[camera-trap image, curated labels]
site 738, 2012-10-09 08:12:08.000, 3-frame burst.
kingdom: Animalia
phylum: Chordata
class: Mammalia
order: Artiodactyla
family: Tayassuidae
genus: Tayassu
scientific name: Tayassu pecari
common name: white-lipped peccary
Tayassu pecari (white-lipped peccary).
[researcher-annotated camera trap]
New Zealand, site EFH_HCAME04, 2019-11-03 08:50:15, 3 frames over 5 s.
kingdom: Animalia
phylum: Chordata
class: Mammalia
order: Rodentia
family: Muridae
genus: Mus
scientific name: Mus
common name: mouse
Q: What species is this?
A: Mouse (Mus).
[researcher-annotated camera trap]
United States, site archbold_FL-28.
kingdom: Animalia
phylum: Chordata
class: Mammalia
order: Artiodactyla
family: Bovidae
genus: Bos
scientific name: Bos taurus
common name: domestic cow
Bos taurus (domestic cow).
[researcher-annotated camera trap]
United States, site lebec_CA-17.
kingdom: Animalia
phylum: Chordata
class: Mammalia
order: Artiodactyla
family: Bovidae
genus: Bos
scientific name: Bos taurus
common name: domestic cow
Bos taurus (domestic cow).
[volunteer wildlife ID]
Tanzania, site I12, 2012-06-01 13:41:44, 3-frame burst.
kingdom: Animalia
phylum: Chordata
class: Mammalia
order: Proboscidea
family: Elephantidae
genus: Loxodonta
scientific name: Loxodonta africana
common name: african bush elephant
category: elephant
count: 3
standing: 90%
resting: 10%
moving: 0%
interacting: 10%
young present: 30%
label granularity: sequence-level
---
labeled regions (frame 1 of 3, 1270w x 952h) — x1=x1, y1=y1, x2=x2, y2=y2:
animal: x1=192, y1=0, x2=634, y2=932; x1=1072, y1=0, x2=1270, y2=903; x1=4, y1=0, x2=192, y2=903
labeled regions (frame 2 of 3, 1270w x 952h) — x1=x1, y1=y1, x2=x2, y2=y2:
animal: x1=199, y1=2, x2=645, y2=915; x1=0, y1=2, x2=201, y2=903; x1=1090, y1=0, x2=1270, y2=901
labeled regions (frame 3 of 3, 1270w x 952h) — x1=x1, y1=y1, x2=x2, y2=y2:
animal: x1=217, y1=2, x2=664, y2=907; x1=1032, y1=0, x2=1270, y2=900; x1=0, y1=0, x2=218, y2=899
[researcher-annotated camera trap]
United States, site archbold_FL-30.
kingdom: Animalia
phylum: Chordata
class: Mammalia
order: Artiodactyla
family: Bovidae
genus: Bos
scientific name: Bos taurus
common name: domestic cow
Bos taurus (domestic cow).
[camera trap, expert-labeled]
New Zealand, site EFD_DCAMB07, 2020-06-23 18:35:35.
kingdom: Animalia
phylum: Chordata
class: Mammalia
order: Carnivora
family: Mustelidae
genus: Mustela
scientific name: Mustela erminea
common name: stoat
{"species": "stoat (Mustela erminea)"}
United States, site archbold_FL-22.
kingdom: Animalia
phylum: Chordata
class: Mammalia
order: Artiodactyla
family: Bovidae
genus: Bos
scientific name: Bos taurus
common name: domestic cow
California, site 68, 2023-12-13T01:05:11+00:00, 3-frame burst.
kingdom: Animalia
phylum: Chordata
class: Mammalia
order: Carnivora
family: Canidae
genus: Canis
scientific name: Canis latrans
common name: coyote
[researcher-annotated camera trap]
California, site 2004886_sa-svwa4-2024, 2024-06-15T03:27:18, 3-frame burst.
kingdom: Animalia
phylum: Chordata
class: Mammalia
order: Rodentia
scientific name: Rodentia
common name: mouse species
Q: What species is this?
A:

- - - - -

● **What you have to do**:
Please copy out every entry word for word.

● **Exercise result**:
[camera-trap image, curated labels]
site 738, 2012-10-09 08:12:08.000, 3-frame burst.
kingdom: Animalia
phylum: Chordata
class: Mammalia
order: Artiodactyla
family: Tayassuidae
genus: Tayassu
scientific name: Tayassu pecari
common name: white-lipped peccary
Tayassu pecari (white-lipped peccary).
[researcher-annotated camera trap]
New Zealand, site EFH_HCAME04, 2019-11-03 08:50:15, 3 frames over 5 s.
kingdom: Animalia
phylum: Chordata
class: Mammalia
order: Rodentia
family: Muridae
genus: Mus
scientific name: Mus
common name: mouse
Q: What species is this?
A: Mouse (Mus).
[researcher-annotated camera trap]
United States, site archbold_FL-28.
kingdom: Animalia
phylum: Chordata
class: Mammalia
order: Artiodactyla
family: Bovidae
genus: Bos
scientific name: Bos taurus
common name: domestic cow
Bos taurus (domestic cow).
[researcher-annotated camera trap]
United States, site lebec_CA-17.
kingdom: Animalia
phylum: Chordata
class: Mammalia
order: Artiodactyla
family: Bovidae
genus: Bos
scientific name: Bos taurus
common name: domestic cow
Bos taurus (domestic cow).
[volunteer wildlife ID]
Tanzania, site I12, 2012-06-01 13:41:44, 3-frame burst.
kingdom: Animalia
phylum: Chordata
class: Mammalia
order: Proboscidea
family: Elephantidae
genus: Loxodonta
scientific name: Loxodonta africana
common name: african bush elephant
category: elephant
count: 3
standing: 90%
resting: 10%
moving: 0%
interacting: 10%
young present: 30%
label granularity: sequence-level
---
labeled regions (frame 1 of 3, 1270w x 952h) — x1=x1, y1=y1, x2=x2, y2=y2:
animal: x1=192, y1=0, x2=634, y2=932; x1=1072, y1=0, x2=1270, y2=903; x1=4, y1=0, x2=192, y2=903
labeled regions (frame 2 of 3, 1270w x 952h) — x1=x1, y1=y1, x2=x2, y2=y2:
animal: x1=199, y1=2, x2=645, y2=915; x1=0, y1=2, x2=201, y2=903; x1=1090, y1=0, x2=1270, y2=901
labeled regions (frame 3 of 3, 1270w x 952h) — x1=x1, y1=y1, x2=x2, y2=y2:
animal: x1=217, y1=2, x2=664, y2=907; x1=1032, y1=0, x2=1270, y2=900; x1=0, y1=0, x2=218, y2=899
[researcher-annotated camera trap]
United States, site archbold_FL-30.
kingdom: Animalia
phylum: Chordata
class: Mammalia
order: Artiodactyla
family: Bovidae
genus: Bos
scientific name: Bos taurus
common name: domestic cow
Bos taurus (domestic cow).
[camera trap, expert-labeled]
New Zealand, site EFD_DCAMB07, 2020-06-23 18:35:35.
kingdom: Animalia
phylum: Chordata
class: Mammalia
order: Carnivora
family: Mustelidae
genus: Mustela
scientific name: Mustela erminea
common name: stoat
{"species": "stoat (Mustela erminea)"}
United States, site archbold_FL-22.
kingdom: Animalia
phylum: Chordata
class: Mammalia
order: Artiodactyla
family: Bovidae
genus: Bos
scientific name: Bos taurus
common name: domestic cow
California, site 68, 2023-12-13T01:05:11+00:00, 3-frame burst.
kingdom: Animalia
phylum: Chordata
class: Mammalia
order: Carnivora
family: Canidae
genus: Canis
scientific name: Canis latrans
common name: coyote
[researcher-annotated camera trap]
California, site 2004886_sa-svwa4-2024, 2024-06-15T03:27:18, 3-frame burst.
kingdom: Animalia
phylum: Chordata
class: Mammalia
order: Rodentia
scientific name: Rodentia
common name: mouse species
Q: What species is this?
A:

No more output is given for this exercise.